Pokazywanie postów oznaczonych etykietą Nowak Włodzimierz. Pokaż wszystkie posty
Pokazywanie postów oznaczonych etykietą Nowak Włodzimierz. Pokaż wszystkie posty

19 sierpnia 2011

Włodzimierz Nowak - Obwód głowy

Wydawnictwo: Czarne, 2007
Stron: 261

Dwanaście reportaży, wszystkie związane ze stosunkami polsko-niemieckimi oraz naszą wspólną, pokręconą historią. Cztery z nich są zupełnie wyjątkowe. Nie wiem czy wybitne, nie mniej jednak to one wstrząsają czytelnikiem i to je zapamiętam na lata. Reszta jest dobra, średnia lub zwyczajnie słaba, te za jakiś czas zapomnę. 

Właściwie nie jestem zwolenniczką zbioru reportaży, wolę jednorodny tekst, choćby pisany przez dłuższy okres czasu, opowiadający o jednym miejscu, o jednej sprawie czy sytuacji. W przeciwnym razie mam nieprzyjemne wrażenie skakania po różnych okresach, porzucania co ciekawszych bohaterów, przeskoki z miejsca na miejsce. Misz-masz, który pozwala tylko na docenienie kilku rozdziałów-perełek, a nie o to mi chodzi, gdy zabieram się za ten gatunek. Zdaje mi się, że jak na razie tylko czytając Hugo-Badera i Zaremby, nie miałam tego uczucia czytania jakiegoś patchworku.

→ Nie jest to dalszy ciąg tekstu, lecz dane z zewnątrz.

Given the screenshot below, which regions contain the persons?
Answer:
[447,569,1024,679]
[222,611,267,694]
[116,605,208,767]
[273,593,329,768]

Jednym z powodów mojego sceptycznego podejścia do zbioru reportażu jest ich dobór i kolejność w jakiej są ułożone. U Nowaka nie potrafię odczytać klucza. Nie jest to kolejność chronologiczna ani alfabetyczna. Nie ma podziału na reportaże dotyczące historii i te współcześniejsze, są bowiem wymieszane. Co więcej Nowak wybrał jeden z najsłabszych jako pierwszy. Taka tam historia międzynarodowego małżeństwa, pranie swoich własnych brudów i tyle. W ogóle te współczesne reportaże wypadają blado na tle tych historycznych (nie licząc Dwie minuty kontra trzy - nadal bardzo na czasie). Ja tu jednak smęcę i smęcę, czas więc powiedzieć za co poniższa ocena. Za wszystkie teksty opowiadające o nieprawdopodobnych scenariuszach ludzkiego życia jakie tylko los może zgotować. Pierwsze uderzenie to Noc w Widelhagen, mocna rzecz, budząca we mnie protest odnośnie tonu, jakim wypowiadają się o tym wydarzeniu badacze. Potem Serce majkino, sere cierkino udowadniające siłę prostych uczuć prostolinijnych ludzi potrafiących unieść świadomość faktu, że ktoś w życiu miał dwie, a nawet trzy... matki! To samo z tytułowym Obwodem głowy, podziwiam tych ludzi przyjmujących życie takim, jakie jest; wyborów innych nadal nie rozumiem. Chyba budzący największy odzew Mój warszawki szał o Powstaniu Warszawskim z punktu widzenia Niemca. Czytanie go, to droga przez całą paletę emocji... I na koniec mój ulubiony, chyba jedyny w zbiorze o wydźwięku optymistycznym, skłaniający do uśmiechu - Przygody dobrego wojaka Manfreda. O tym gościu należy nakręcić film! To była dla mnie kompletna nowość- Niemcy w szeregach partyzantów, w AK! No ludzie, takich rzeczy Wam nie powiedzą w szkole coby nie burzyć czarno-białego świata młodzieży. Ale poza tym - co za życiorys!

Wszystkie teksty słabsze uznałam za takowe zg na: język (proste, krótkie zdania stanowiące tło; nie znoszę tej maniery); brak ogólnej idei im przyświecającej (z niektórych nie wynikało kompletnie nic) oraz zbyt świeży temat. Widocznie musi wiele wody w Wiśle upłynąć, żebyśmy mogli z dystansu o czymś napisać tak, żeby umieszczenie potem tego w takim zbiorze miało jakiś głębszy sens i przetrwało.